Nesses termos, para se ter direito a aposentação, o segurado deverá ter 65 anos de idade, se homem, e 62 anos, se mulher. Para os trabalhadores rurais e segurados especiais, exigem-se 60 anos de idade, se homem, e 55 anos, se mulher. O artigo 3º da nova Emenda assegurou o direito à Aposentadoria por Tempo de Contribuição aos segurados que houvessem cumprido as condições anteriormente à sua vigência.
A nova Emenda também instituiu quatro regras de transição para os segurados que se encontravam filiados ao RGPS e que não houvessem completado os requisitos até a data de 13/11/2019. As regras de transição, previstas nos artigos 15, 16, 17 e 20, estabelecem o seguinte:(1) sistema de pontos com idade e tempo de contribuição; (2) tempo de contribuição e idade mínima; (3) tempo de contribuição e pedágio de 50% com fator previdenciário sem critério de idade; e (4)tempo de contribuição, pedágio e requisito da idade mínima.

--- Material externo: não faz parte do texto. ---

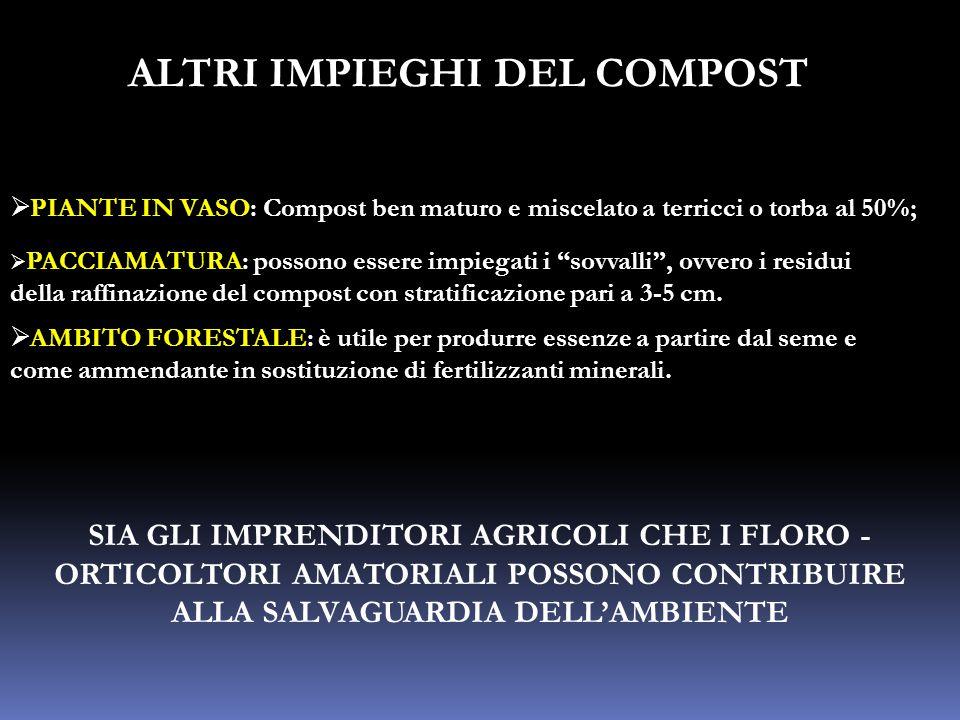 ALTRI IMPIEGHI DEL COMPOST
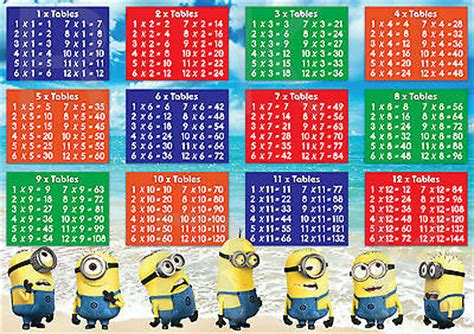 printable times tables posters times tables posters to print images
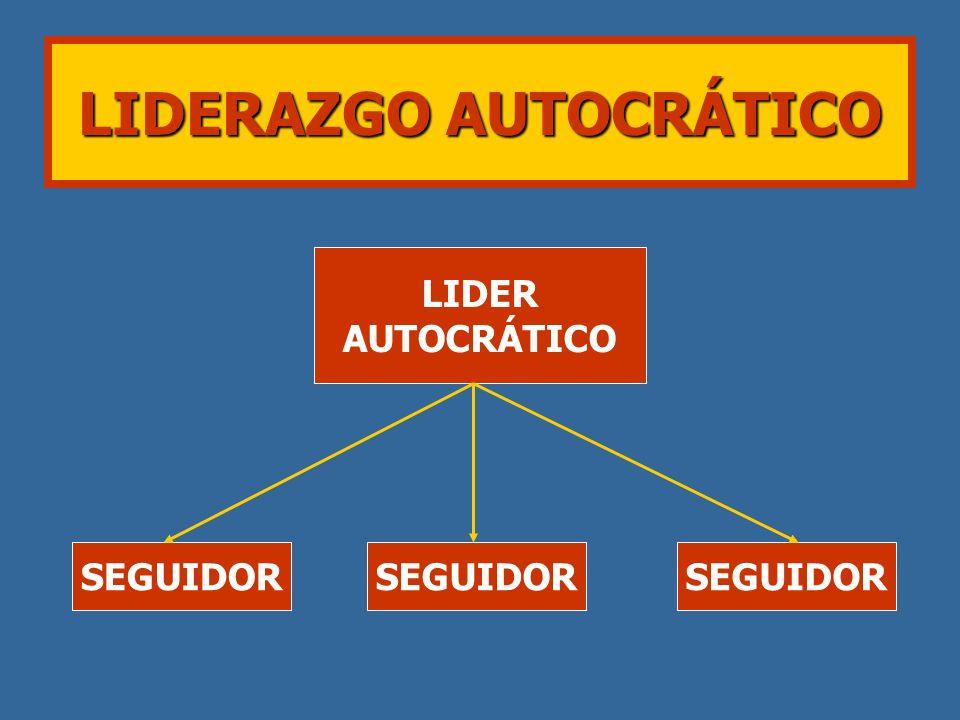 LIDERAZGO AUTOCRÁTICO LIDER AUTOCRÁTICO SEGUIDOR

Desse modo, computando-se os períodos reconhecidos nos autos, acrescidos dos intervalos incontroversos, verifica-se que, na data do requerimento administrativo em 17/12/2019, o apelado preencheu todos os requisitos necessários à aposentação por tempo de contribuição, motivo pelo qual cabe a manutenção da sentença tal como proferida, inclusive no tocante à sucumbência.

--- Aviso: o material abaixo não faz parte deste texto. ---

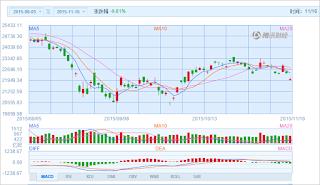 中国株コバンザメ投資 香港ハンセン指数20151116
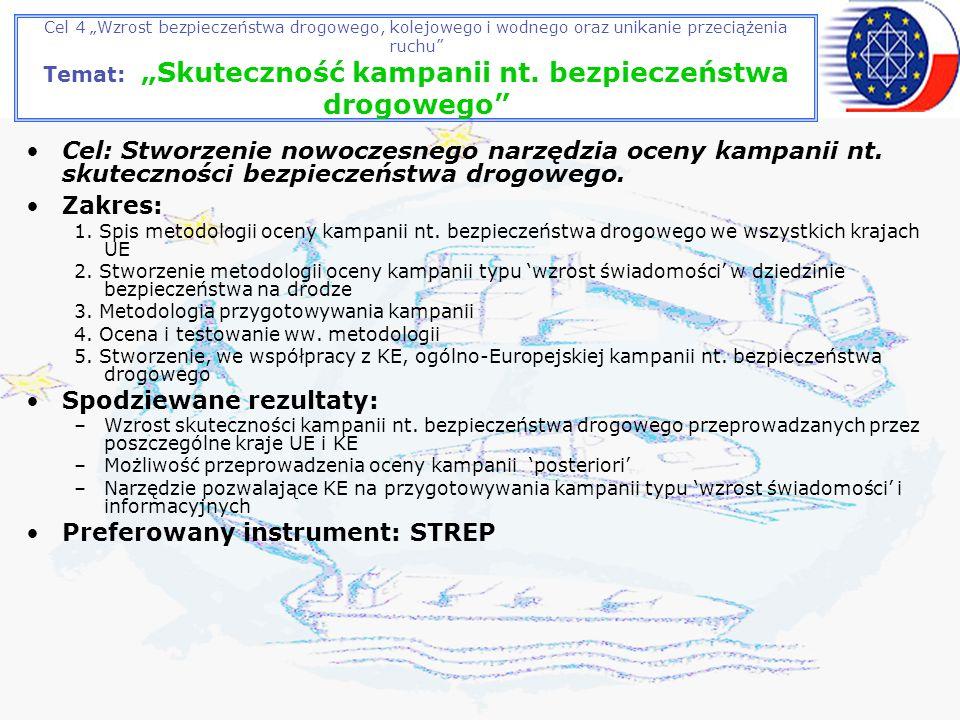 Cel 4 Wzrost bezpieczeństwa drogowego, kolejowego i wodnego oraz unikanie przeciążenia ruchu Temat: Skuteczność kampanii nt.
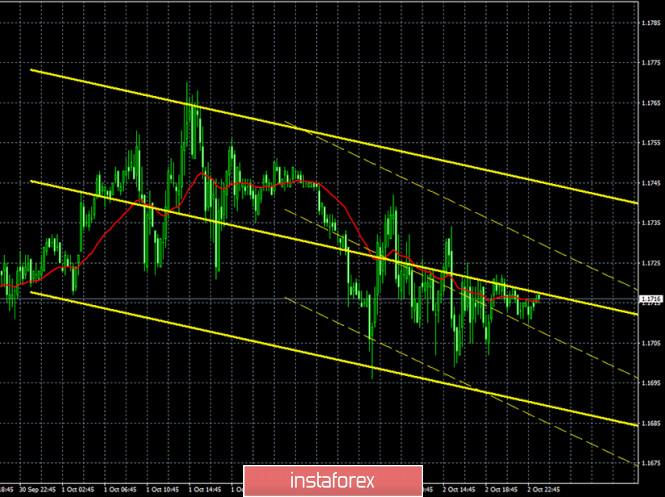 analytics5f7a62da5ffa4 - Горящий прогноз и торговые сигналы по паре EUR/USD на 5 октября. Отчет COT (Commitments of Traders). Точки входа в рынок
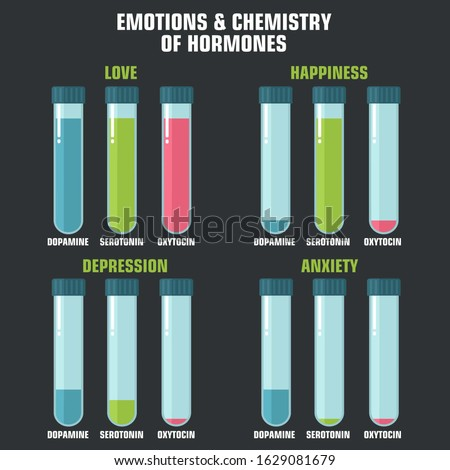 vector science icon emotion and chemistry of hormones. Image emotion hormones. Illustration hormones in flat style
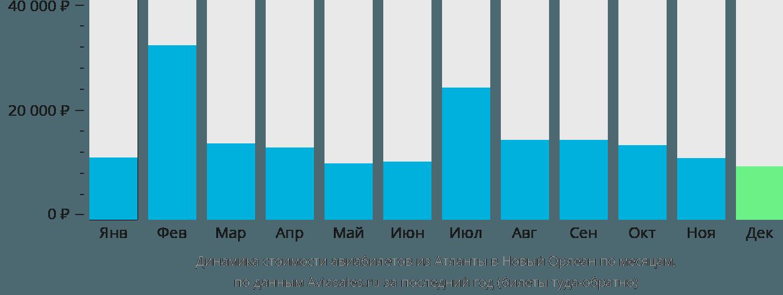 Динамика стоимости авиабилетов из Атланты в Новый Орлеан по месяцам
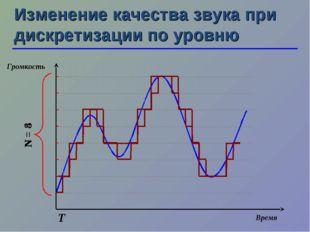 N = 4 N = 8 Изменение качества звука при дискретизации по уровню Т Время Гром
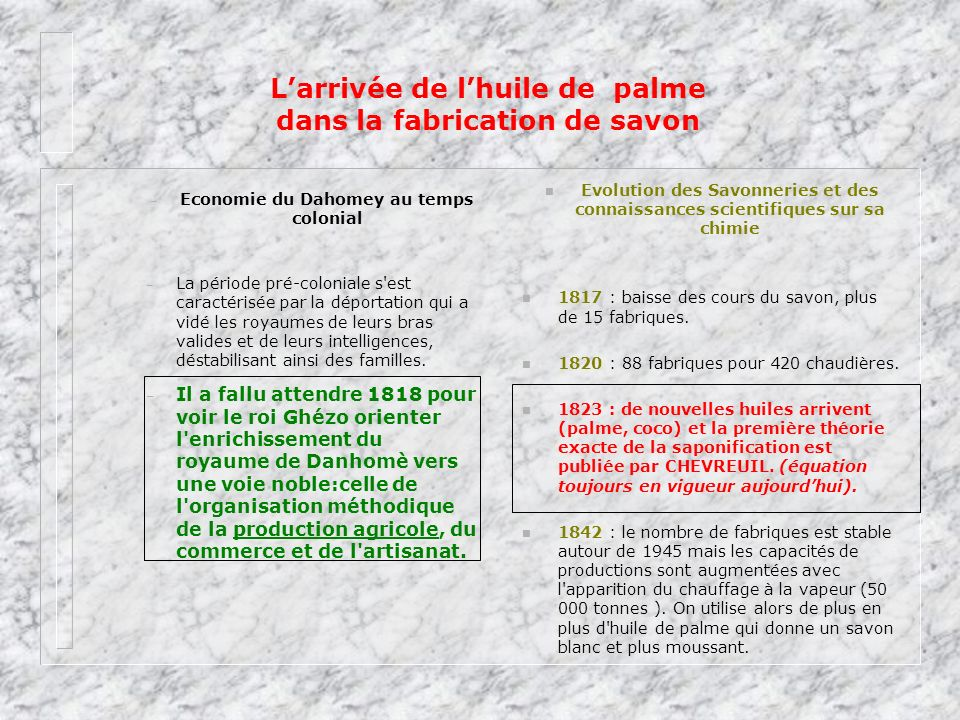 Larrivée de lhuile de palme dans la fabrication de savon – Economie du Dahomey au temps colonial – La période pré-coloniale s'est caractérisée par la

Tratando os consectários legais de matéria de ordem pública, o efeito translativo do recurso permite a reapreciação da questão pelo órgão ad quem, ainda que de ofício. Nesse ponto, a sentença merece correção.
As parcelas vencidas deverão ser objeto de um único pagamento e serão corrigidas monetariamente e acrescidas de juros de mora em conformidade com o entendimento firmado pelo Supremo Tribunal Federal no RE 870.947 (Tema 810 da Repercussão Geral), até a entrada em vigor da EC 113/2021, quando então passará a incidir, de forma exclusiva, a taxa Selic, conforme disposto no Manual de Cálculos da Justiça Federal e na Nota Técnica 02/2025 do CJF, emitida após a entrada em vigor da EC 136/2025.
Considerado o trabalho adicional realizado pelo advogado em decorrência da apelação, os honorários advocatícios a cargo do INSS, por ocasião da liquidação, deverão ser acrescidos de percentual de 1%, nos termos do artigo 85, §11, do CPC, observados os termos da Súmula 111 e de acordo com o decidido no Tema 1105, ambos do STJ.
Ante o exposto, nego provimento à apelação. Corrijo, de ofício, o capítulo da sentença referente aos consectários legais.
É como voto.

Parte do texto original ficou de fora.